• [Exercise materials]
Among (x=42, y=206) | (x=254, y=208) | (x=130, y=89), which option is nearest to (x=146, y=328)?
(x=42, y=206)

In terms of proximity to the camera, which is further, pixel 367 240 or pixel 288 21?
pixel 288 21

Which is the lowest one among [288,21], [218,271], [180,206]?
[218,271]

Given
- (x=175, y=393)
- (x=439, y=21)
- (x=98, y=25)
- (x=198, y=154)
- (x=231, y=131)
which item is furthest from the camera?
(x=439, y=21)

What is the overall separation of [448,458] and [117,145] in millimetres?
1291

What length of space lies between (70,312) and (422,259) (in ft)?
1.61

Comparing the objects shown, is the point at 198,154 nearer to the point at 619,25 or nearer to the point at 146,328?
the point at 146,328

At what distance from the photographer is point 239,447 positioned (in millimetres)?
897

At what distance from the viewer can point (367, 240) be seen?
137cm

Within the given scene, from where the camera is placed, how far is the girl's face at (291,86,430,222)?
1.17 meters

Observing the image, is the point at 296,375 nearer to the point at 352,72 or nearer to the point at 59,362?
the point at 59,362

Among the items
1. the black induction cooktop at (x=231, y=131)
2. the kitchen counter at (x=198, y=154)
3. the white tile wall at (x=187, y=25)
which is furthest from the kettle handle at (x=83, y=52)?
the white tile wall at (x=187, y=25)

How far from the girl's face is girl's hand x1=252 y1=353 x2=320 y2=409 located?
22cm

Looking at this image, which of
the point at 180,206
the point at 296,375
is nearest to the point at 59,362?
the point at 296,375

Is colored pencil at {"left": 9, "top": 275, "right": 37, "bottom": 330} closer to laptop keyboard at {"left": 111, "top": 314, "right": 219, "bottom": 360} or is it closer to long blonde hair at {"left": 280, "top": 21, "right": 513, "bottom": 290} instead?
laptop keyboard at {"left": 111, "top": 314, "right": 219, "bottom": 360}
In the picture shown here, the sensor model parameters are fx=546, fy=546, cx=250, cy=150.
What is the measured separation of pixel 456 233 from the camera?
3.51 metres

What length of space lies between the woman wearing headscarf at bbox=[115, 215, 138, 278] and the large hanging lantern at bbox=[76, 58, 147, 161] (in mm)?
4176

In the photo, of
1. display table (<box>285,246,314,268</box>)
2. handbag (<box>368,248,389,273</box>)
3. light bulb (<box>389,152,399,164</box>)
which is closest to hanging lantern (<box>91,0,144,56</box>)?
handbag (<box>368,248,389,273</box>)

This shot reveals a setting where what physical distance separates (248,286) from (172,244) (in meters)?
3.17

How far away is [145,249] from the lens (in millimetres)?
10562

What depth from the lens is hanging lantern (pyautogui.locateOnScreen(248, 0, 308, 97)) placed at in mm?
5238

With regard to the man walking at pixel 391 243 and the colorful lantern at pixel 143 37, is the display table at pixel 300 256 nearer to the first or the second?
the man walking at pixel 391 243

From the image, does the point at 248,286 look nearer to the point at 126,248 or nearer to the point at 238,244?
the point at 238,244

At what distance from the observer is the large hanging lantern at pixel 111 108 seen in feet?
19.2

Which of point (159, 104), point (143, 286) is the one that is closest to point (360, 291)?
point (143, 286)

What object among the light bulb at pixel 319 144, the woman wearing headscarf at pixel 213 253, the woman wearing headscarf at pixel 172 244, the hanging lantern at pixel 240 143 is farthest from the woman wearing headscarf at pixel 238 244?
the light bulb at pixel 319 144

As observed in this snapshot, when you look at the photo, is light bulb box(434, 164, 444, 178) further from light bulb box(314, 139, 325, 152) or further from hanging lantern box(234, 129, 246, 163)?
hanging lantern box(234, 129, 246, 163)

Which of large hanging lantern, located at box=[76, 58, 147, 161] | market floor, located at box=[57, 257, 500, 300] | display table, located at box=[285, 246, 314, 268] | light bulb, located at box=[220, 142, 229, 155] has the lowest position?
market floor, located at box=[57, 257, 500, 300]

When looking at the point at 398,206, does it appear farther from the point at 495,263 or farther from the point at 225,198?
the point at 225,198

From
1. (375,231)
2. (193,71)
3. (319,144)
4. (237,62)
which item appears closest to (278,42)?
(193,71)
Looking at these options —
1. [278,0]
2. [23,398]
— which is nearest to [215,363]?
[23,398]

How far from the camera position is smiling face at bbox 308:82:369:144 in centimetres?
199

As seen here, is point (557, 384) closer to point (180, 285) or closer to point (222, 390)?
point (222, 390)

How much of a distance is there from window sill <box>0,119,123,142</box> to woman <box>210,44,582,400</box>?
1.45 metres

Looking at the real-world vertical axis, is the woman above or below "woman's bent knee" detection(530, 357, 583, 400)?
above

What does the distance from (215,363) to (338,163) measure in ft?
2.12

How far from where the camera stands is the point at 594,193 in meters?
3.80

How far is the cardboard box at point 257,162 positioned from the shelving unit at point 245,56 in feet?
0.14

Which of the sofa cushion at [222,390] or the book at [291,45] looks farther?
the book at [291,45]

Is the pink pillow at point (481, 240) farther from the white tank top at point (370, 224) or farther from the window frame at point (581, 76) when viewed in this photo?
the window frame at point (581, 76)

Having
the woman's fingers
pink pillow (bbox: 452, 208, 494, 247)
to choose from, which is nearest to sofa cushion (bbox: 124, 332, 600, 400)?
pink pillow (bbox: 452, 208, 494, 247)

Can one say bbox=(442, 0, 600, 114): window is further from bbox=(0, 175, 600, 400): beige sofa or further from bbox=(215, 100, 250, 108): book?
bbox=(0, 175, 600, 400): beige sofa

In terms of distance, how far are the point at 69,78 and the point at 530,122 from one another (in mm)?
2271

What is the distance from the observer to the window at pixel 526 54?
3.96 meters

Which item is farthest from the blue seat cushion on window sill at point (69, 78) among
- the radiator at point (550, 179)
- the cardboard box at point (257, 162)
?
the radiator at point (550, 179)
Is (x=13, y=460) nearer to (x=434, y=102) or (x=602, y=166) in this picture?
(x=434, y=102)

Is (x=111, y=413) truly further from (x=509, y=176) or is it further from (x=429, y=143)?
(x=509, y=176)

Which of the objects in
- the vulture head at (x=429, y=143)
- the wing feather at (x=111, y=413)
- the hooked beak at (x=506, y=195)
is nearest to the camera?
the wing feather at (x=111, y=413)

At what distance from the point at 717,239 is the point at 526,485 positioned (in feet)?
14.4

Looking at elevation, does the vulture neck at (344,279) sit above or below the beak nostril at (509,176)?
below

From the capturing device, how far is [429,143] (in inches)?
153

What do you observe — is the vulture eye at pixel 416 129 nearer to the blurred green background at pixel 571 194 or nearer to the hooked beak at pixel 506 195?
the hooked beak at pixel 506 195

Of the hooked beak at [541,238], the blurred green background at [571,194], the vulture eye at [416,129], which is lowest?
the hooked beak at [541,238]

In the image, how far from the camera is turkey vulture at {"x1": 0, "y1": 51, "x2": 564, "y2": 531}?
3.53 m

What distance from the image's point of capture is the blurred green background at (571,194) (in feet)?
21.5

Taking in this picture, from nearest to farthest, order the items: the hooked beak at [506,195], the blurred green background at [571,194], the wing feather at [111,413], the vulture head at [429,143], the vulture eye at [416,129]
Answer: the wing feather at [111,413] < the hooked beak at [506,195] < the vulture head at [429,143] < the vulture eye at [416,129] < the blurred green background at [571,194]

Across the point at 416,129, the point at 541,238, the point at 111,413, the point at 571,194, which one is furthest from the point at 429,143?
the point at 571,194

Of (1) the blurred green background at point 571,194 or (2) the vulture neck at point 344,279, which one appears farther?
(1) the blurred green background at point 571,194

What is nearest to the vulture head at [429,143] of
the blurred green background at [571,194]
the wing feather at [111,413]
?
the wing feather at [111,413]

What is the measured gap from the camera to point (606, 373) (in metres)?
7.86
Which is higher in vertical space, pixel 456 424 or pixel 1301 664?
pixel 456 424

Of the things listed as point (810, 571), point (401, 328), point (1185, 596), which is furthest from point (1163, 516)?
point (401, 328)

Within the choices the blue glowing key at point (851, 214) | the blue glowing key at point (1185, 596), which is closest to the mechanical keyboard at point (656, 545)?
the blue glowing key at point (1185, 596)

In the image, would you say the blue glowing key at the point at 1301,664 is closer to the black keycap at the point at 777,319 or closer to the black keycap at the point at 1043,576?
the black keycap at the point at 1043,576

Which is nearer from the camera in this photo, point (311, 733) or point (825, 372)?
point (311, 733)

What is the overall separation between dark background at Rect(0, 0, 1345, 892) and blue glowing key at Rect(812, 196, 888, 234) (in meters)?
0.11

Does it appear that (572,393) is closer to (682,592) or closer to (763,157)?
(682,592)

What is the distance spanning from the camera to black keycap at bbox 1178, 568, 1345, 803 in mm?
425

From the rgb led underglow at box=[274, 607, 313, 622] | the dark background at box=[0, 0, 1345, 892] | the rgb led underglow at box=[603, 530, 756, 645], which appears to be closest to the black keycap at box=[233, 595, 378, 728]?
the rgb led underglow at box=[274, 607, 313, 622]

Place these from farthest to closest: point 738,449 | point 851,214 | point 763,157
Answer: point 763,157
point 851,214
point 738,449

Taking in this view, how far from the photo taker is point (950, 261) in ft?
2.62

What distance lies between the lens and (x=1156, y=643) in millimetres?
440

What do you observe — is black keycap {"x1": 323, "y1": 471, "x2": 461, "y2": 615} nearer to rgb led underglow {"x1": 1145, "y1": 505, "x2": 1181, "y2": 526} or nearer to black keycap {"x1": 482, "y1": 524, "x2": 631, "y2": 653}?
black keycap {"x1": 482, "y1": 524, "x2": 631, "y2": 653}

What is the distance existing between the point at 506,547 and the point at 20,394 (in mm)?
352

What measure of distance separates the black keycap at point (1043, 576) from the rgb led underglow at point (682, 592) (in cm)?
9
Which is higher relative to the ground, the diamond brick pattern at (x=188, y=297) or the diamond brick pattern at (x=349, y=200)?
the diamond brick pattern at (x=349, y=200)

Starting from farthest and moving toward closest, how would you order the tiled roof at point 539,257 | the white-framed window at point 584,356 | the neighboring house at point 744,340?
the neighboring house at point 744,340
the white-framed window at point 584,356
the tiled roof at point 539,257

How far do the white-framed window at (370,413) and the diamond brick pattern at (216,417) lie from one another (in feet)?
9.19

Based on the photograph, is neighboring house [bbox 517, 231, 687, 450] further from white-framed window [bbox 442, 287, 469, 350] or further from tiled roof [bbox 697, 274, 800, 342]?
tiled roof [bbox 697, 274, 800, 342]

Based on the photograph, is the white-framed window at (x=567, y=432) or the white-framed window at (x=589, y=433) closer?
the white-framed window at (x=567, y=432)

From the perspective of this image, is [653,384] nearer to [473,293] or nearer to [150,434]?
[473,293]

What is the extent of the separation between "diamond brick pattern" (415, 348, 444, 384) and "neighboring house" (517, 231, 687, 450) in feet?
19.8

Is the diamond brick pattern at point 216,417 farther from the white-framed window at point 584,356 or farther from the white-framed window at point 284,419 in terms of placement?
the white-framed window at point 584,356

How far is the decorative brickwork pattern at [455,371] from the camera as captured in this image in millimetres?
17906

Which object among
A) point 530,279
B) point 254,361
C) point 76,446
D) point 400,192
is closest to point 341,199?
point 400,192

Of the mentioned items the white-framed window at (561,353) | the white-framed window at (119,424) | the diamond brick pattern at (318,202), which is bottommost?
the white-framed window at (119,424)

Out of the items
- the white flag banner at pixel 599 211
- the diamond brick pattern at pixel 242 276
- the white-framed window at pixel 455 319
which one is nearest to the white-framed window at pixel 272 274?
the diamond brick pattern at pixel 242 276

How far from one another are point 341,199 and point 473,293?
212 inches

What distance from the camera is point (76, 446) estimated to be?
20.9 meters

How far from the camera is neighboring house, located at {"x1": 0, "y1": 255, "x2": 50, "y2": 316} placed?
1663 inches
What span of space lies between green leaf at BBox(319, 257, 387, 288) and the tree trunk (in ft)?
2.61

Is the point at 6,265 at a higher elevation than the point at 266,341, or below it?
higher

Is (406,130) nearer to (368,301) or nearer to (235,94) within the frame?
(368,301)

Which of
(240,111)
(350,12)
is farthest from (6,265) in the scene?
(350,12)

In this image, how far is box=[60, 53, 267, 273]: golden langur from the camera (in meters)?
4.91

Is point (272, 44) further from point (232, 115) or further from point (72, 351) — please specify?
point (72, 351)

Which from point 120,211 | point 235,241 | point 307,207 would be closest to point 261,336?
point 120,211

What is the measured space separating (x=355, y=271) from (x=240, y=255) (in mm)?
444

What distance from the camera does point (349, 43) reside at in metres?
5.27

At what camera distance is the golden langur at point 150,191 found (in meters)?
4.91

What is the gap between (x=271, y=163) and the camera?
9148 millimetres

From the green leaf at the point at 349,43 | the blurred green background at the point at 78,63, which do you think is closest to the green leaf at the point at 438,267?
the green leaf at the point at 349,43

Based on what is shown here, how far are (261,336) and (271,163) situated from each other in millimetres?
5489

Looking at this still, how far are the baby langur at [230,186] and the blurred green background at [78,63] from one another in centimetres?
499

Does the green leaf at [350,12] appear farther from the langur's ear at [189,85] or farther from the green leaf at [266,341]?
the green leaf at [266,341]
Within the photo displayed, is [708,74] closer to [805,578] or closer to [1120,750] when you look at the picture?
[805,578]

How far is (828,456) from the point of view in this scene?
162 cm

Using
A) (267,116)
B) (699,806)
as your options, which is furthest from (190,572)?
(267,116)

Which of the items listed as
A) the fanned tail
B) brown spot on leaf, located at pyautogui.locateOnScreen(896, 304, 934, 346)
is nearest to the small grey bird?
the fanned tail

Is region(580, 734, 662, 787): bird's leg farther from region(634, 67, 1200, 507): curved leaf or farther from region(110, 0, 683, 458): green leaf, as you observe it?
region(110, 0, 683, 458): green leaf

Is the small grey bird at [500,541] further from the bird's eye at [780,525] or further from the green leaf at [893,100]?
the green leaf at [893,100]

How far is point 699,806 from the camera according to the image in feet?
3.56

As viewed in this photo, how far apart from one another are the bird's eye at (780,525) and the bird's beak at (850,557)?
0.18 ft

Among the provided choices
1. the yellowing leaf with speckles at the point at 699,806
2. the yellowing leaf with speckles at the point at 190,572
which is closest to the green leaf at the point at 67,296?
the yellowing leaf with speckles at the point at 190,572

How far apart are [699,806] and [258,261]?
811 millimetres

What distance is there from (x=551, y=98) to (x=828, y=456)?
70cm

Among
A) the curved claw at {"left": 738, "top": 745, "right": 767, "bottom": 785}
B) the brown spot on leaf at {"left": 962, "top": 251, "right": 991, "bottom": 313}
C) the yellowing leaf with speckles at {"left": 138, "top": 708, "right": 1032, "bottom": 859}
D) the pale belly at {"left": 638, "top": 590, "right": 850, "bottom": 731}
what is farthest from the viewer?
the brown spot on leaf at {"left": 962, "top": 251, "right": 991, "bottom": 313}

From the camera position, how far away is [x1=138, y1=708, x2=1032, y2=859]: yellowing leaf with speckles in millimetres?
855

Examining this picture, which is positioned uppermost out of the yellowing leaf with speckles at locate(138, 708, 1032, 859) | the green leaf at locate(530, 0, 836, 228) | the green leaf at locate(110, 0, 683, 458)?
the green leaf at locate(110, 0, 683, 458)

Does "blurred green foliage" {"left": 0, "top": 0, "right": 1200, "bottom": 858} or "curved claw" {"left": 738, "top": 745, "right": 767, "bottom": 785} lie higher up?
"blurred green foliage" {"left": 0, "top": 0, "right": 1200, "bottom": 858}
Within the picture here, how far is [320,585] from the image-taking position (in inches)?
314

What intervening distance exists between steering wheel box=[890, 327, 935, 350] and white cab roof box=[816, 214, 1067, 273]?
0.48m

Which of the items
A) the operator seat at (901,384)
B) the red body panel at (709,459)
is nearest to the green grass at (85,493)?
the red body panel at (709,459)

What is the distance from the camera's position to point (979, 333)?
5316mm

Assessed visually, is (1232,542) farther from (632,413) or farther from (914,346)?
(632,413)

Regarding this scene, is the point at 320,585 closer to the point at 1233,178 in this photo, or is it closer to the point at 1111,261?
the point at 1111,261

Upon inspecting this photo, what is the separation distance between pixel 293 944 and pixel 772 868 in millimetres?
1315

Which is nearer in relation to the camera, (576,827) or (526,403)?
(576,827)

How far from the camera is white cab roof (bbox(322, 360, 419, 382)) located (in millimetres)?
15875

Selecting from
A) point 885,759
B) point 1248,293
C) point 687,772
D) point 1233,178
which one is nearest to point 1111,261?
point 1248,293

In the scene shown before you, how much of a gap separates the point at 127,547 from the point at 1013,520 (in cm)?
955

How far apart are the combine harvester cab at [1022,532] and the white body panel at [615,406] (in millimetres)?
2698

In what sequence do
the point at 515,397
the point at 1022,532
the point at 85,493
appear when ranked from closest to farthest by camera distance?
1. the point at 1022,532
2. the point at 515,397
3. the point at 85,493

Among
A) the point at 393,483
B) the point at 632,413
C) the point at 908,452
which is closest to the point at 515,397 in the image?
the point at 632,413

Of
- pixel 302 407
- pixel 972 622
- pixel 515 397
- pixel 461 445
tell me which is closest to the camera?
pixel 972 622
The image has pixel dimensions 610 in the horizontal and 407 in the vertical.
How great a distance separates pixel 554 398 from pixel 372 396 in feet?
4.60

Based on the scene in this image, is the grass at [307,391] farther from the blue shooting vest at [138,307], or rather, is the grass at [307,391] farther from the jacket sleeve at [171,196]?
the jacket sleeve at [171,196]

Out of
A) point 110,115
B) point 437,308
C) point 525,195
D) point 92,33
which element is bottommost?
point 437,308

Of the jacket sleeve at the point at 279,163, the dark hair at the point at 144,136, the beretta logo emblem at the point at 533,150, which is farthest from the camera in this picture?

• [To do] Take the lines from the one containing "Taking in this picture, from" through the one containing "Answer: the wing" and change "order" to "arrange", with everything else unchanged. Return only those lines.

• [Result]
Taking in this picture, from nearest to farthest, arrange the items: the hooked beak at [506,195], the blurred green background at [571,194], the wing feather at [111,413], the vulture head at [429,143], the vulture eye at [416,129]
Answer: the wing feather at [111,413] < the hooked beak at [506,195] < the vulture head at [429,143] < the vulture eye at [416,129] < the blurred green background at [571,194]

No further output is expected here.